Dell’s AI-optimized servers are the fastest-growing product line. AI server sales rose approximately 164% year-over-year to ~$24.7 billion in FY2026, with estimates potentially reaching $50 billion by FY2027 as demand expands on the NVIDIA Blackwell/Vera Rubin cycle. Tradingkey

Dell exited FY2026 with a $43 billion AI backlog after booking more than $64 billion in AI orders during the year. In Q4 alone, AI-optimized server revenue jumped 342% to $8.95 billion. 24/7 Wall St.

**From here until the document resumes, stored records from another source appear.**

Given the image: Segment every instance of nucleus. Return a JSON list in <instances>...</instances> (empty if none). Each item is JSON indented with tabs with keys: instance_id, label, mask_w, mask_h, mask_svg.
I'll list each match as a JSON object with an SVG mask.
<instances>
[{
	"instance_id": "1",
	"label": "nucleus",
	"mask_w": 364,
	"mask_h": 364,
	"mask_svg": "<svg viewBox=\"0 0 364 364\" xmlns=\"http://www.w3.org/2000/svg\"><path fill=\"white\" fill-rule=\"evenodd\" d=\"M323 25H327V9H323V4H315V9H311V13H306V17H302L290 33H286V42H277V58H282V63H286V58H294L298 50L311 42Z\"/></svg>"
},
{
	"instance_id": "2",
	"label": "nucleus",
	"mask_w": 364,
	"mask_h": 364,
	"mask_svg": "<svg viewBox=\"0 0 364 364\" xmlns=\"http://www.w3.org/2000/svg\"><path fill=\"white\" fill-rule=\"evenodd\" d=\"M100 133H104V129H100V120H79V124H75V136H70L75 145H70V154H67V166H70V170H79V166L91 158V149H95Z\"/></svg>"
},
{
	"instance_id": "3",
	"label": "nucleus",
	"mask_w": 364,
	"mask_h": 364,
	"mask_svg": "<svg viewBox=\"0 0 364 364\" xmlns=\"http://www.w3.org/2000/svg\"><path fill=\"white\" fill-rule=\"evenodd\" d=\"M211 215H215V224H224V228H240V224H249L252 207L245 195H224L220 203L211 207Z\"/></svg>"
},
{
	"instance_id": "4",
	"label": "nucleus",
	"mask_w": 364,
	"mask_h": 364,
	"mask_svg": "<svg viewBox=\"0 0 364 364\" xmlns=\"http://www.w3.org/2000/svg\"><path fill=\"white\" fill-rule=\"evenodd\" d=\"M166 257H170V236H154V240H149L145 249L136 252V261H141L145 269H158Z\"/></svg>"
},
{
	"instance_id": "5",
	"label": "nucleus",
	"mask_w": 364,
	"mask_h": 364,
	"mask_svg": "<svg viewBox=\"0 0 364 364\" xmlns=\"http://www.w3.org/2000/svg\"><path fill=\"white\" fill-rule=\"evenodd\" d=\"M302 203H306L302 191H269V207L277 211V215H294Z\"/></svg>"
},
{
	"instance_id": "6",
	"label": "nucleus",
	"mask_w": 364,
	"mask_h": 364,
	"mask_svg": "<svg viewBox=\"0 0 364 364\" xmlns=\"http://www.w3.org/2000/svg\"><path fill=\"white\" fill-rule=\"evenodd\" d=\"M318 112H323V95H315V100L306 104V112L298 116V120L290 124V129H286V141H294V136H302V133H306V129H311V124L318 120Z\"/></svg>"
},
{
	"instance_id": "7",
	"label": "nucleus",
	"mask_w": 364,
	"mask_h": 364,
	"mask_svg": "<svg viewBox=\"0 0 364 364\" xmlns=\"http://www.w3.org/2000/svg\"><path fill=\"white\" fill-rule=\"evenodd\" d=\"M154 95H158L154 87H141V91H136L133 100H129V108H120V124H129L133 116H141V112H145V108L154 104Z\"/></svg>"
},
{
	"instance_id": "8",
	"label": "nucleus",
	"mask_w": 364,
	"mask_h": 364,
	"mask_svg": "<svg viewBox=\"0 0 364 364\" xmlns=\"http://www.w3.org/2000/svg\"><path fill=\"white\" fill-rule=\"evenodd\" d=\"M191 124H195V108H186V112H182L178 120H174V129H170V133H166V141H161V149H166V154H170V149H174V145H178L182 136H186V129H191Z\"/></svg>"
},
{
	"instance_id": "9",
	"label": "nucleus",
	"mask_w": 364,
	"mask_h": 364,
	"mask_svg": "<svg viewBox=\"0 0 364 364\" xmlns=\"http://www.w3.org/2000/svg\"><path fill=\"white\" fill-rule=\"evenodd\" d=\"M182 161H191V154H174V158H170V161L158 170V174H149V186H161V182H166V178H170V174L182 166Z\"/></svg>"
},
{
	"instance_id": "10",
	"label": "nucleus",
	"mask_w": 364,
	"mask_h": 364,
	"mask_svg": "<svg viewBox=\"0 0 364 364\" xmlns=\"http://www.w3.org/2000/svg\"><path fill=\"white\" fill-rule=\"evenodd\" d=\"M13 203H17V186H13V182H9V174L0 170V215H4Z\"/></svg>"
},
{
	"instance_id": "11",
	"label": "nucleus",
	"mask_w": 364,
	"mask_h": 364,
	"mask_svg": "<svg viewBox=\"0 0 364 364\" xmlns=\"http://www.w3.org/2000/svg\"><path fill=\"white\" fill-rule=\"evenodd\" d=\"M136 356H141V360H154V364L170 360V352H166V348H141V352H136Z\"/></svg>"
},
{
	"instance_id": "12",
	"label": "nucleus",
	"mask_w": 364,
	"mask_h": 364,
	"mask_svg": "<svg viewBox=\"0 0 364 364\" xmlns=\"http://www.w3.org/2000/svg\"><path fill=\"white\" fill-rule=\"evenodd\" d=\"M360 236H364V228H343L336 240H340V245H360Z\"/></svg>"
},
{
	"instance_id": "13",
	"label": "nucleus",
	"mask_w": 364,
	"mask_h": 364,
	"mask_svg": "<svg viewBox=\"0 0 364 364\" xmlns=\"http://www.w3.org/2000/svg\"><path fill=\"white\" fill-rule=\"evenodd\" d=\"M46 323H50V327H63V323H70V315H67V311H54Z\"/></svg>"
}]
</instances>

 Full-Year Financials (FY2026)

Dell’s FY2026 revenue was $113.54 billion, up 18.8% from $95.57 billion the prior year. Earnings were $5.94 billion, up 29.3% year-over-year. StockAnalysis


 Key Risks to Watch

Dell’s AI server margin profile remains below ideal — AI server operating profit margins are in the low double digits, still below ISG’s near 14.8% margin overall, since GPUs dominate the bill of materials. Tradingkey

Dell now trades near the richest multiple in its peer group, meaning investors may demand more than just a standard beat going forward. GAAP gross margin also compressed to 20.2% from 23.7% due to the AI server revenue mix. 24/7 Wall St.

Other risks: customer concentration, component costs (NVIDIA GPU pricing), and macro slowdowns in enterprise spending.


 Analyst Consensus

15 analysts give DELL a Buy consensus rating. Wall Street had set a 12-month price target of ~$218 before earnings — which the stock has now blown past completely after the blowout report. Public

Bank of America had raised its price target to $280 pre-earnings and maintained a Buy rating. Ticker Nerd


 Summary Verdict

FactorAssessment
AI Momentum Exceptional — record backlog of $51.3B
Revenue Growth 88% YoY — massive beat
Margin Pressure from GPU-heavy AI servers
Valuation (post-earnings) Richly valued at ~$389, needs sustained delivery
Guidance Significantly raised for FY27
Analyst Sentiment Buy consensus

 Disclaimer: This is purely informational analysis, bukan saran investasi. Selalu lakukan riset mandiri dan konsultasikan dengan advisor sebelum mengambil keputusan investasi.